Bu Klüplerin geleneksel siyasal ya da kültürel klüplerin niteliğinden farklı, kendilerine özgü bir üsluplarının bulunması büyük önem taşımaktadır. Tartışmalar laf salatası ve ideolojilerle soyut hale getirilecek şekilde değil, konuları açıklığa kavuşturacak şekilde yönlendirilecektir. Her Klüpte dilin tuzaklarının farkında olan, soyutlayıcı ya da ideolojik dil kullanılmasına karşı uyanık, gerçekçi bir biçimde düşünme ve konuşmayı öğretebilecek kişiler bulunmalıdır. Düşünceleri gerçekçi bir şekilde aktarabilme sayesinde gereksiz yanlış anlamalar ve bunlara eşlik eden saldırgan ve savunmacı davranışlar büyük ölçüde azalacak, insanlar, kendilerini ilgilendiren konularda yoğunlaşacak, konuştuklarına özen gösterecekler, böylece görüşlerin savunulması gereken bayraklar gibi sımsıkı tutulması şeklinde kendini gösteren benmerkezci davranıştan uzak kalmış olacaklardır. Bu türden bir yaklaşım, alışılagelmiş

gruplarda ya da hatta kişisel dostluklarda bile sık sık rastlanandan daha ciddi bir kişisel ilişkinin gelişmesine yol açacaktır.

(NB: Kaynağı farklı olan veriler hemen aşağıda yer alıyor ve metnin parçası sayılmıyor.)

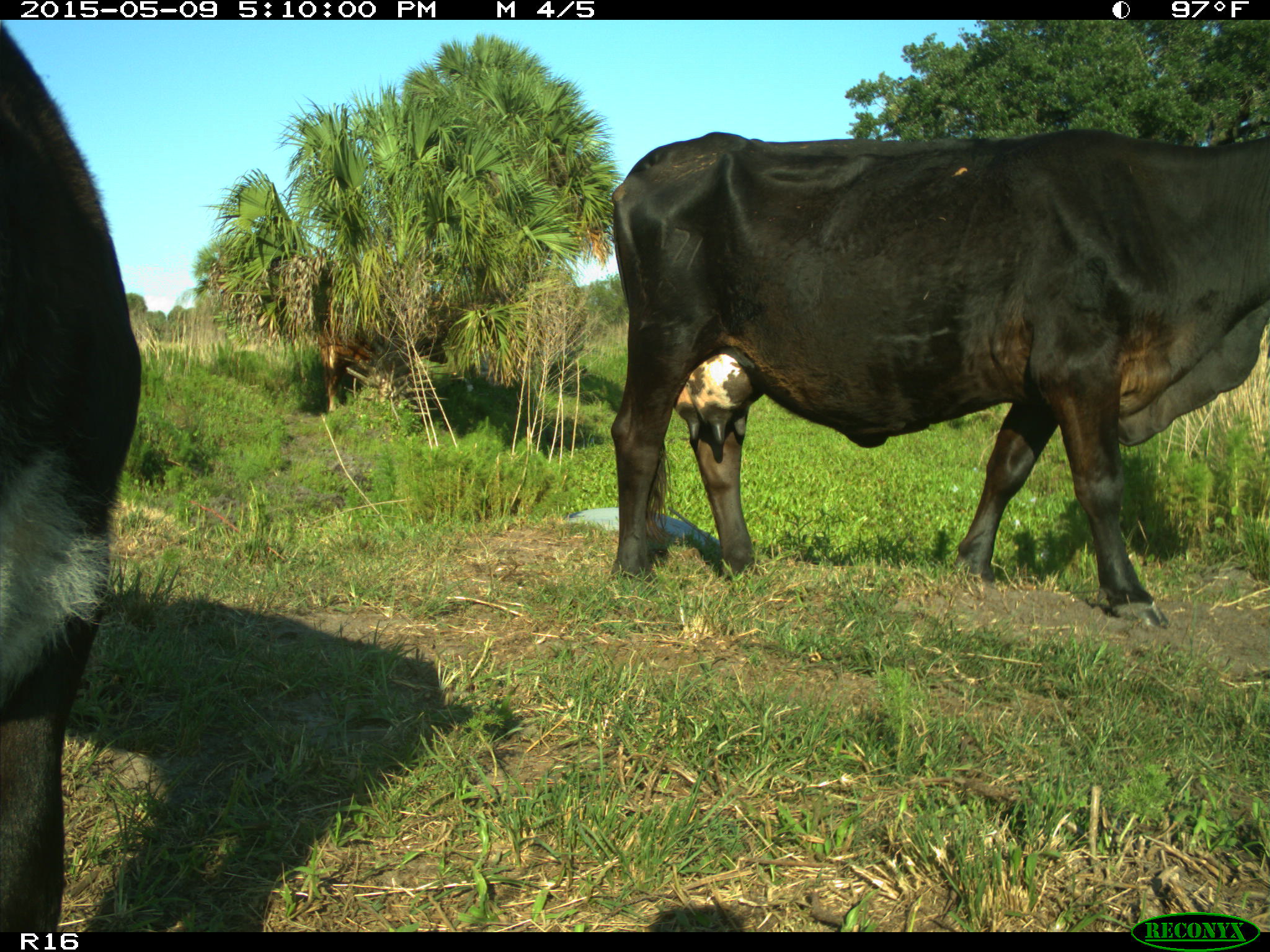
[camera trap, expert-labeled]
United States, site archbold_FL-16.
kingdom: Animalia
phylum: Chordata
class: Mammalia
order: Artiodactyla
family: Suidae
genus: Sus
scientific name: Sus scrofa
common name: wild boar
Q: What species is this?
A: Sus scrofa (wild boar).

Bu Klüplerin örgütlenmesinde hiçbir bürokratik işlemin söz konusu olmayacağını söylemeye gerek bile yok. Her birinde bir başkan ve bir sekreter olacak, bu görevler her yıl başka üyelere verilecektir. Klüp temsilcilerinin — diyelim her Klüpten birer kişinin — altı ayda ya da yılda bir ulusal ve bölgesel düzeyde bir araya gelmeleri ve deneyimlerini birbirlerine aktarmaları, üyeler dışındaki kesime bu türden bir örgütlenmenin değerini ve verimliliğini göstermesi çok yerinde olur.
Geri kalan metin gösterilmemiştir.